* **Set tasks**
A. From the session management text, transcribe the part that begins at the words "The respective processes" and stops after "shown in FIG. 3.".
B. In the session management text, condense the paragraph beginning "The session table 30 shown in FIG. 3" into a short list, keeping its main facts.
C. Resume the session management text, picking up after its last sentence.

* **Selected text**
** start **

The respective processes of the session management unit 23, which has received the packet, and session distribution unit 24 are described below with reference to FIGS. 3 and 4.

Firstly, the session management unit 23 retrieves data from the session table 25, as shown by the flowchart of the FIG. 4 (step S11), and judges whether the session of the inputted packet is already registered (step S12). The session table has, for example, the structure shown in FIG. 3.

The session table 30 shown in FIG. 3 stores session information needed to manage sessions. It comprises data items, such as an ID (session ID) 31, a source IP address 32, a source port 33, a destination IP address 34, a destination port 35, a session state 36 and a session distribution destination 37.

A session can be uniquely identified by a set of the transmitter/receiver IP addresses in the IP header of the packet and the transmitter/receiver ports in the TCP header of the packet. Therefore, the session table 30 can be retrieved using this set as a session retrieval key. Then, in step S12 it is judged whether there is a record in which any set of a transmitter IP address 32/receiver IP address 34 and transmitter port 33/receiver port 35 in the session table 30 matches the session retrieval key. An ID (session ID) 31 is the identification number identifying each session. The session distribution destination 37 is described later together with the session distribution unit 24.

Descriptions return to the flowchart shown in FIG. 4.

If in step S12 it is judged that the session of the inputted packet is not registered in the session table 30 (no in step S12), an ID 31 is assigned to this packet as a new session and its data is newly registered in the session table 30 as its session retrieval key (step S17). The newly registered packet is forwarded to the session distribution unit 24.

If it is detected by the retrieval of the session table 30 that the session is already registered in the session table 30 (yes in step S12), it is judged whether the state is shifted, by checking its session state transition with the header information of the packet (step S13).

** end **

* **Provided data**
** start **

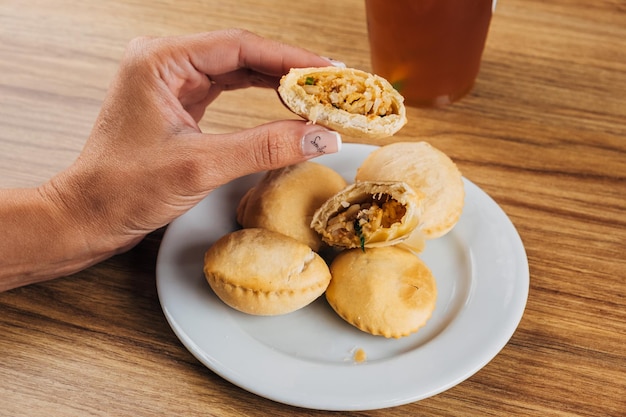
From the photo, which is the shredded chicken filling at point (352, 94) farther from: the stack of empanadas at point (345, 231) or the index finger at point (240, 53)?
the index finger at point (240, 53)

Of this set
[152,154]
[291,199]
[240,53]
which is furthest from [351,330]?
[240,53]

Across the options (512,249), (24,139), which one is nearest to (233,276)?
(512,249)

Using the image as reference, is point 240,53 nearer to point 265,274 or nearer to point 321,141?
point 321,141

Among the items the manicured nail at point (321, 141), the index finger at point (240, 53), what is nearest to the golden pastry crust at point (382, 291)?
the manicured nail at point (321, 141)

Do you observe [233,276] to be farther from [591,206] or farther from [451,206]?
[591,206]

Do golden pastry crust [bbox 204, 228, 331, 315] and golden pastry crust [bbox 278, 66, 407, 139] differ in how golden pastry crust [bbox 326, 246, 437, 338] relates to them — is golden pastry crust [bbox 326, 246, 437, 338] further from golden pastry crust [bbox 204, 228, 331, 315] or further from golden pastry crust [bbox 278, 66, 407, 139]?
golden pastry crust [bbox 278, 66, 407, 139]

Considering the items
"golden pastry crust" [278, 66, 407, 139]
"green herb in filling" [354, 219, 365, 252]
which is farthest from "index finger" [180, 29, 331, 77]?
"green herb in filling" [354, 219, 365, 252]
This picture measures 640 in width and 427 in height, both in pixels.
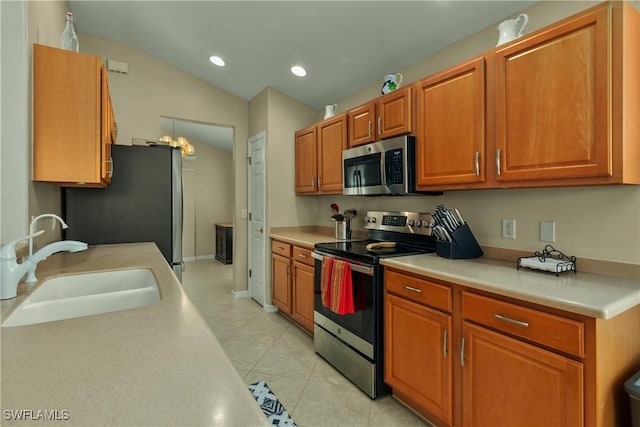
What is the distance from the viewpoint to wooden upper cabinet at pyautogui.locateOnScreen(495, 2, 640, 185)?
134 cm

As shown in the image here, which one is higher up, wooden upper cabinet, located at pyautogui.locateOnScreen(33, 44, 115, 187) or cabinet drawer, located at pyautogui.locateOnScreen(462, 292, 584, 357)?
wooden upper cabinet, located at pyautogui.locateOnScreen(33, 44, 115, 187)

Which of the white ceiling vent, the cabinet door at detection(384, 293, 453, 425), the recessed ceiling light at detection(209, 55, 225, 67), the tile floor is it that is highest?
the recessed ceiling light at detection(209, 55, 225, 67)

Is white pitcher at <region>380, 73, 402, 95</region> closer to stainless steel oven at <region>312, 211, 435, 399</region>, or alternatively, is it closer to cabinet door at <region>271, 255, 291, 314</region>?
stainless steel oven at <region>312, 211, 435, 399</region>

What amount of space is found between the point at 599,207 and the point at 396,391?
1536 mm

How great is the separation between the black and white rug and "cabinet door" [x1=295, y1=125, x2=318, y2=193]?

** end **
** start **

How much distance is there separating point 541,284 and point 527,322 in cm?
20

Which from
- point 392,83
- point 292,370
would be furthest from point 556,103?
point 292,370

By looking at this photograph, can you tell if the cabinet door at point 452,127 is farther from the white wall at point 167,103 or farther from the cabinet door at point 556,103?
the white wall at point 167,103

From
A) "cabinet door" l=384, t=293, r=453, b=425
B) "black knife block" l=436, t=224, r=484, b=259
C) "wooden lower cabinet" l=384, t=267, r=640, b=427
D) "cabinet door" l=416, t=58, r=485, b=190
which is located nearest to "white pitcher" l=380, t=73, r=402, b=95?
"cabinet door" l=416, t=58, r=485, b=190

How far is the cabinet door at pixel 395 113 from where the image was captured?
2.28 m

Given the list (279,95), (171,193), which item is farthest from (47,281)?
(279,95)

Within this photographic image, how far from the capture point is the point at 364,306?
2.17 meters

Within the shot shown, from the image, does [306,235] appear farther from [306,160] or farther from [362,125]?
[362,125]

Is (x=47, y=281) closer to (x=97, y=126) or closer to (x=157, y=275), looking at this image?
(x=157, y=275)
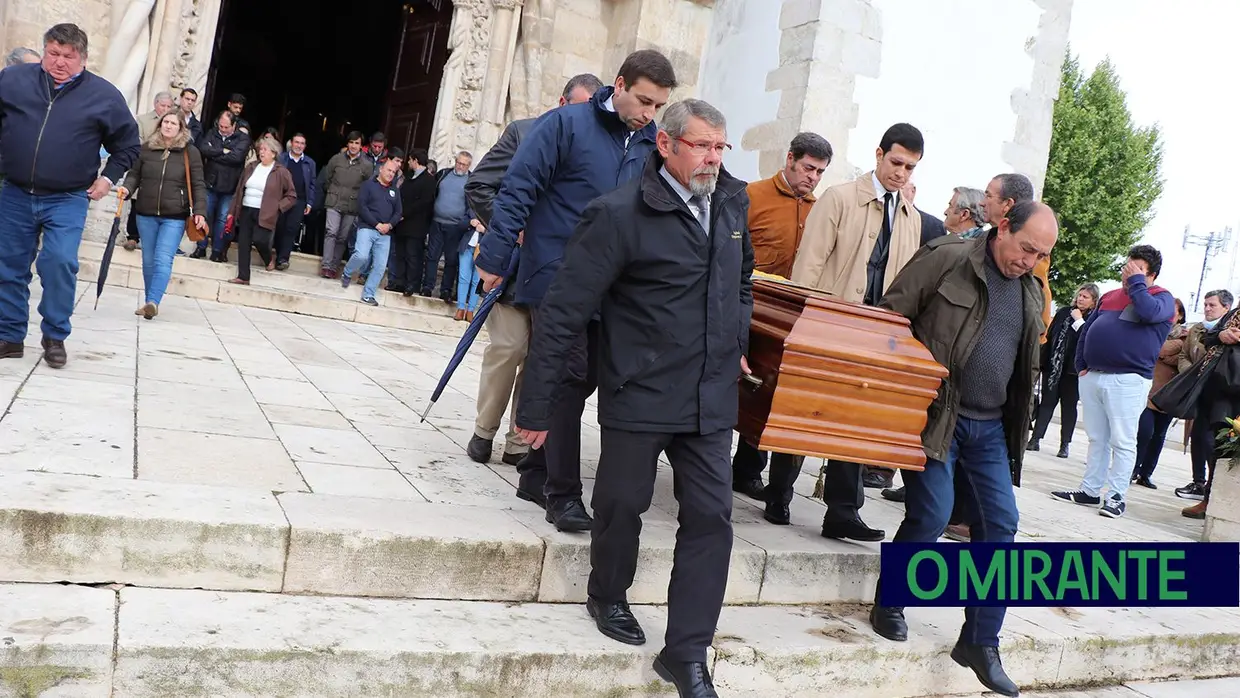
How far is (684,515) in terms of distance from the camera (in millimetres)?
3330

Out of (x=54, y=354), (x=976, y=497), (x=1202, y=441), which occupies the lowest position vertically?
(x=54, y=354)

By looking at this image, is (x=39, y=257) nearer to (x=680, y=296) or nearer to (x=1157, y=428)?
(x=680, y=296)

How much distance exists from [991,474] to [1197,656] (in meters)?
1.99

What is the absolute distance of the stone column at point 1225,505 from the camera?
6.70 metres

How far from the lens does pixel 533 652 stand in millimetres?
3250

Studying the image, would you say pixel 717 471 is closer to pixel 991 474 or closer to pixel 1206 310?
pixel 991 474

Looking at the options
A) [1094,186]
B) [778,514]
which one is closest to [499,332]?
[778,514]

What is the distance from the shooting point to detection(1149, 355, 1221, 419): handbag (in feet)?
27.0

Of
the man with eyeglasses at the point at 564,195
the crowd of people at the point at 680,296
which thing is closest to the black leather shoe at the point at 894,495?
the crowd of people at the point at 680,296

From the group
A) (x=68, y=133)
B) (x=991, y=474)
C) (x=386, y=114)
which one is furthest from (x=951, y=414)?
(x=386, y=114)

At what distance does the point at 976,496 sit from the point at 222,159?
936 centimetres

** end **

* **Solved tasks**
A.
The respective processes of the session management unit 23, which has received the packet, and session distribution unit 24 are described below with reference to FIGS. 3 and 4.

Firstly, the session management unit 23 retrieves data from the session table 25, as shown by the flowchart of the FIG. 4 (step S11), and judges whether the session of the inputted packet is already registered (step S12). The session table has, for example, the structure shown in FIG. 3.

B.
Session table 30 (FIG. 3) stores the information needed to manage sessions. Its data items:
- ID (session ID) 31
- source IP address 32
- source port 33
- destination IP address 34
- destination port 35
- session state 36
- session distribution destination 37

C.
If the state is shifted (yes in step S13), the session state 36 of the session table 30 is rewritten. Since the rewriting of the session state 36 is disclosed in Japanese Patent Application No. 2000-308387 “Packet Relay Processing Device” already applied by this applicant, its details are not described here. However, for example, if in the case of TCP protocol, a SYN packet is received in a state where its session is not registered, the session of this packet is registered and the session state is designated as ‘SYN_RECV’. Then, the session state transits to ‘ESTAB (establishment)’ and the packet is transmitted/received in this state. Then, upon receipt of an FIN packet (yes in step S15), the entry of the session is deleted from the session table 30 (step S16) and the packet is forwarded to the session distribution unit 24. If it is not shifted (no in step S13), the packet is forwarded to the session distribution unit 24 without performing any process.

If the packet is forwarded after the session management unit 23 has performed the process in step S17, specifically, the session has been newly registered in the session table 30, its session distribution destination is determined by the session distribution unit 24 (step S22). Specifically, a packet relay processing unit 21 that undertakes the packet process of this session is determined. Then, the determined contents are registered in the session distribution destination 37 of the session table 30 (step S23).

Since the session distribution destination 37 of the packet forwarded from the session management unit 23 after the processes in steps S13 through S16, is already registered in the session table 30, the packet relay processing unit 21 to which the packet is distributed can be identified by referring to this session distribution destination 37 by the session distribution unit 24 (step S21).

Then, the session distribution unit 24 transfers the packet to the packet relay processing unit 21 that is identified by the process in step S21 or that is determined by the process in step S22.

The packet relay processing unit 21 performs a packet relay process, such as the filtering, NAT (network address translation), protocol conversion and the like, of a packet. It also performs a routing process (process of determining a network (network connection unit 22) to which a packet should be routed).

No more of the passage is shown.